Work to be completed
I'd like the line containing "scientific name: Odocoileus hemionus" and each line that follows, through the last line of the material, set down exactly as they are, and no others.

Exercise material
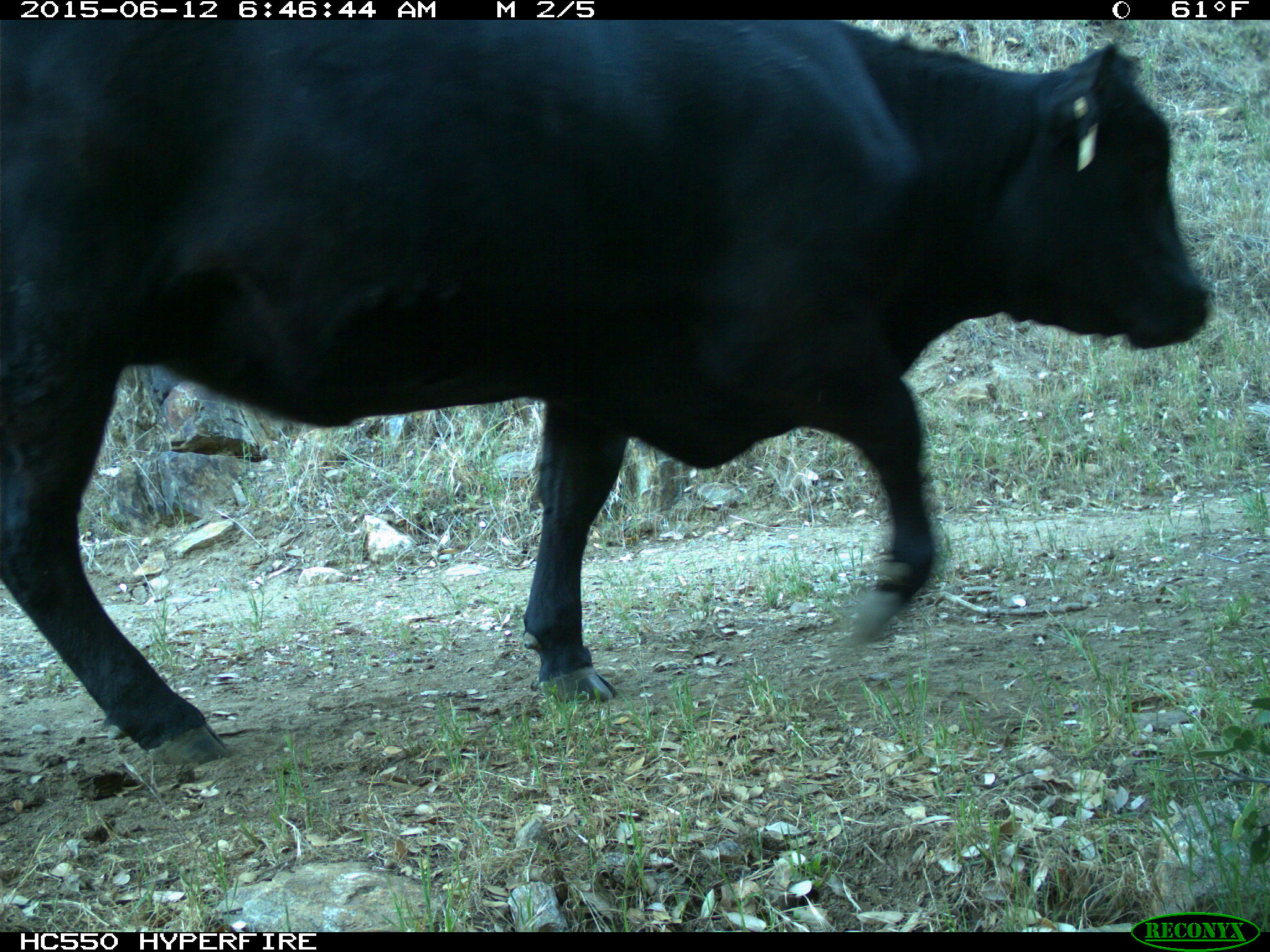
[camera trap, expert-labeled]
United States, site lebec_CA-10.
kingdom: Animalia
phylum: Chordata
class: Mammalia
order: Artiodactyla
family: Bovidae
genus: Bos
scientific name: Bos taurus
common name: domestic cow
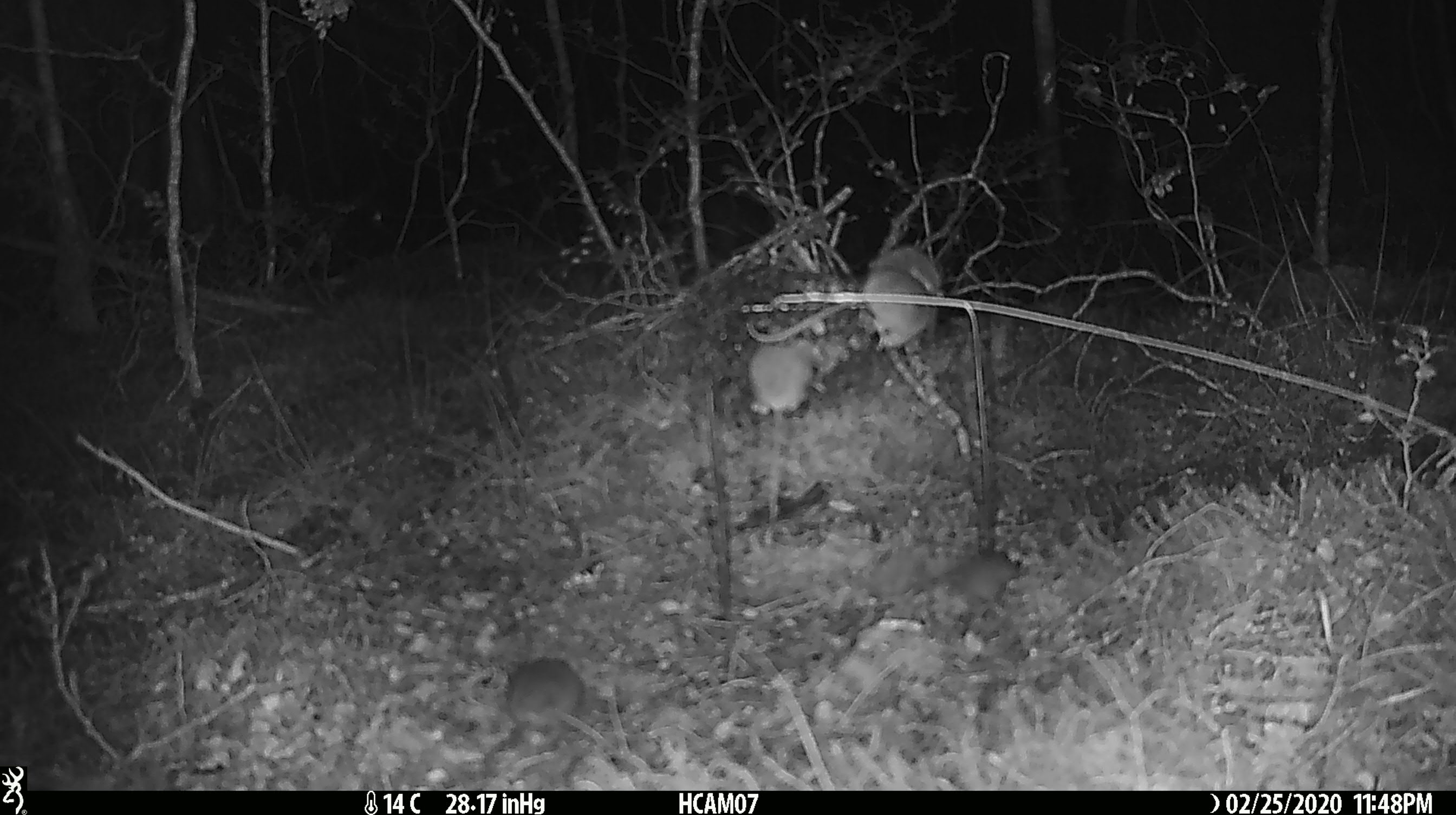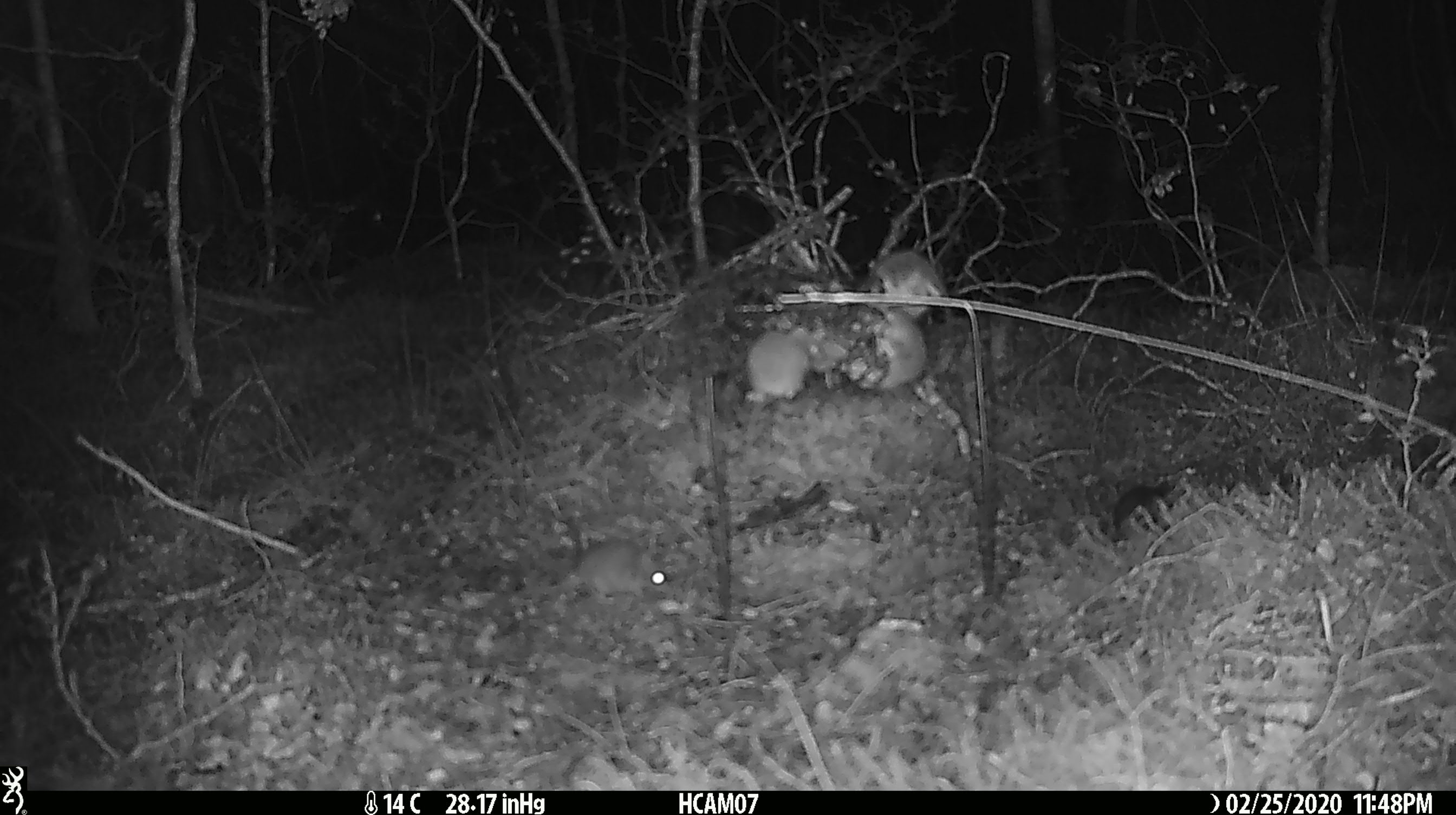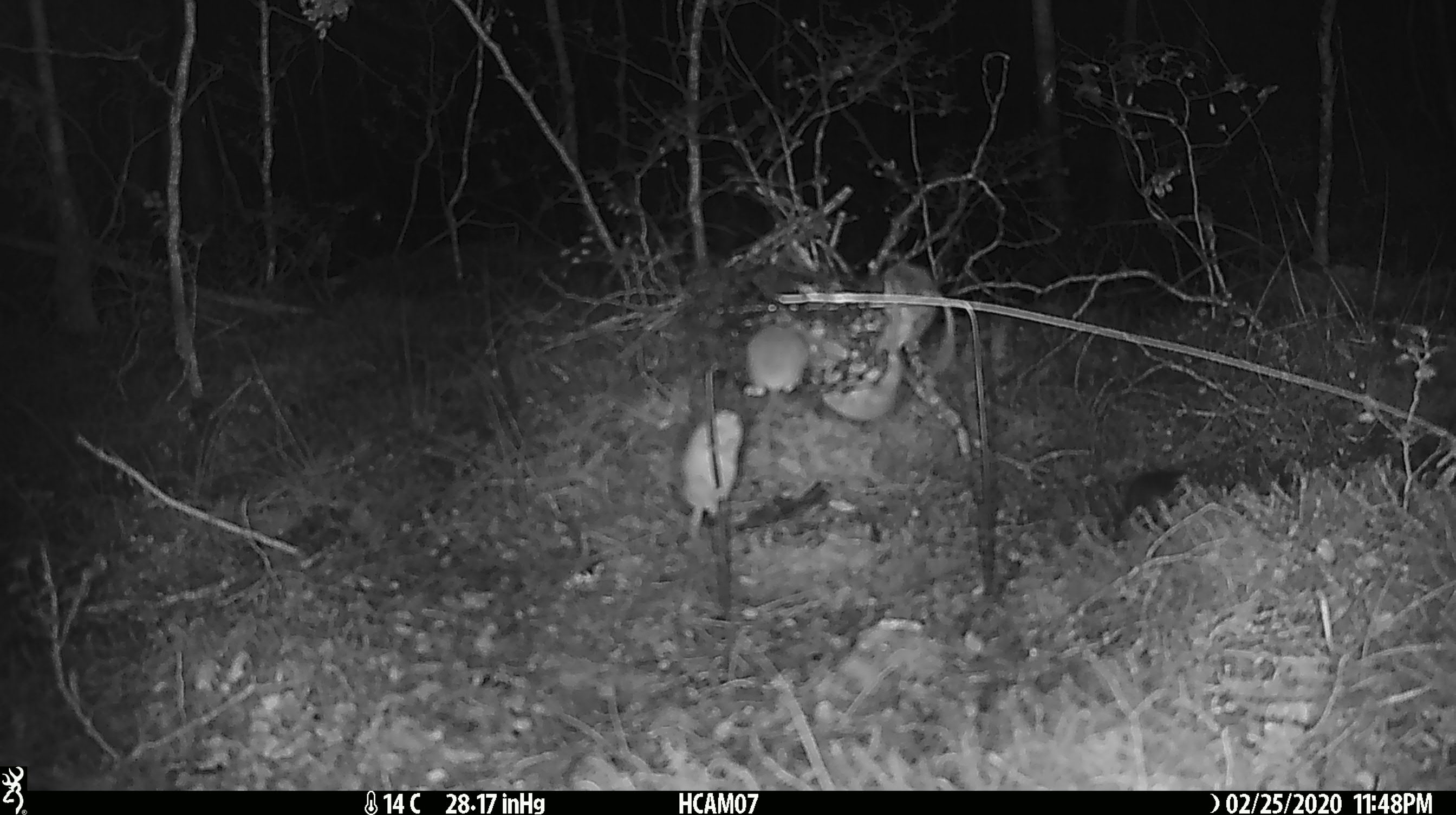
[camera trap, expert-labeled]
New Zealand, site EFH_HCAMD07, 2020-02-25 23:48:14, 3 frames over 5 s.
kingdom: Animalia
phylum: Chordata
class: Mammalia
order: Rodentia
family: Muridae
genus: Mus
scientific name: Mus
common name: mouse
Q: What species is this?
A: Mouse (Mus).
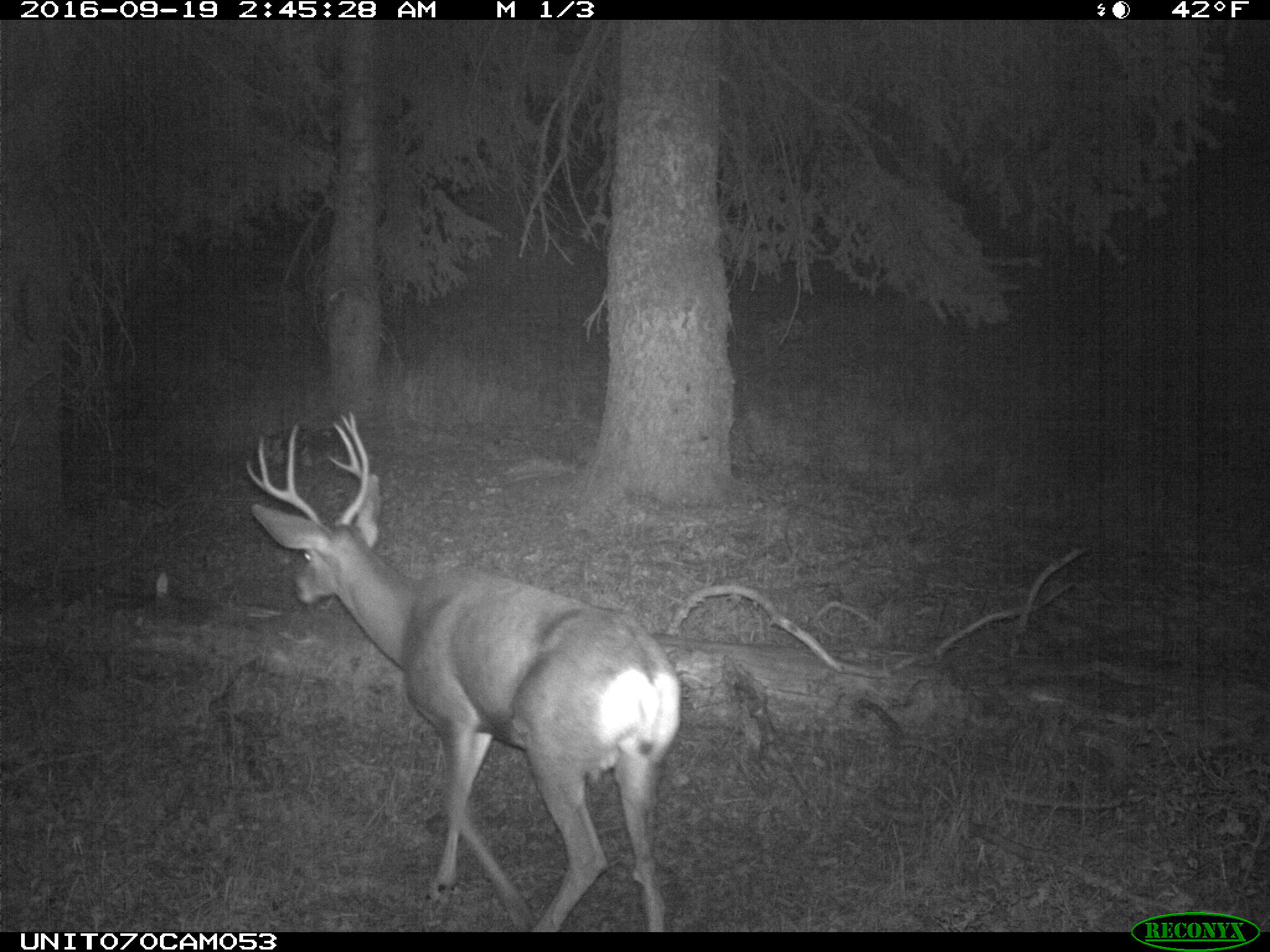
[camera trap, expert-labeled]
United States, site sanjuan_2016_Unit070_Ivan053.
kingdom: Animalia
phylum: Chordata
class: Mammalia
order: Artiodactyla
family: Cervidae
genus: Odocoileus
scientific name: Odocoileus hemionus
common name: mule deer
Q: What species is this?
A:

Response
scientific name: Odocoileus hemionus
common name: mule deer
Q: What species is this?
A:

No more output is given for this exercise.